What is evidenced here is part of my new "technique." If one camera is good, two are better, right?

Since a lens can only be pointed to one section of the sky at at time having only one camera means that you are going to miss the strikes from storm two, or three or whatever is going on outside of the horizon. So on the "forked" spike, you have the view from right camera and left camera.

So that's the picture, me on the balcony, left hand on the left camera shutter release, right hand on the cable release (extension) for the right camera, surrounded by all that metal and clicking away. Last night however, I must have shot 40 or 50 images without a lightning strike before I gave up for a while and went about my business. I had pointed out raincloud that was approaching the mountain and told the MRS that I suspected that when it got close, the rising ground might cause friction with the cloud, and hopefully there would be good lightning.

As you can see, there was.

I love the shots where you can see the lightning actually strike the ground. I'm curious as to just how large of a burn mark a strike like that makes.

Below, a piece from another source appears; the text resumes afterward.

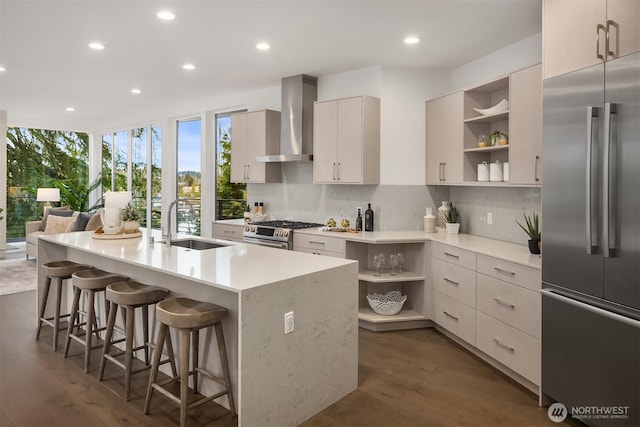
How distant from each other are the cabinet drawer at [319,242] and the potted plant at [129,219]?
1.58m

As the night got darker, the exposures got longer, 30 seconds at a time.

My comment when the image appeared on my viewfinder...

"Now that's what I'm talking about."

Mrs had been trying to get me to come to the bedroom, but I convinced her to come on back to the balcony to see the show.

We watched for a few more minutes and she said to me...

"So let me see if I've got this right, that thing in your hand is metal, right? And it's connected to the metal tripod which is connected to the camera?"

"And if the camera is hit by lightning?"

Just then a nice big stike flashed across the field of view.

Mrs screamed, jumped up and said, "I'm outta here."

In concert, the rain started to hit the house and for the second week in a row I had to retreat off of my perch.

All things considered, retreating to the bedroom in the middle of a storm was not so bad.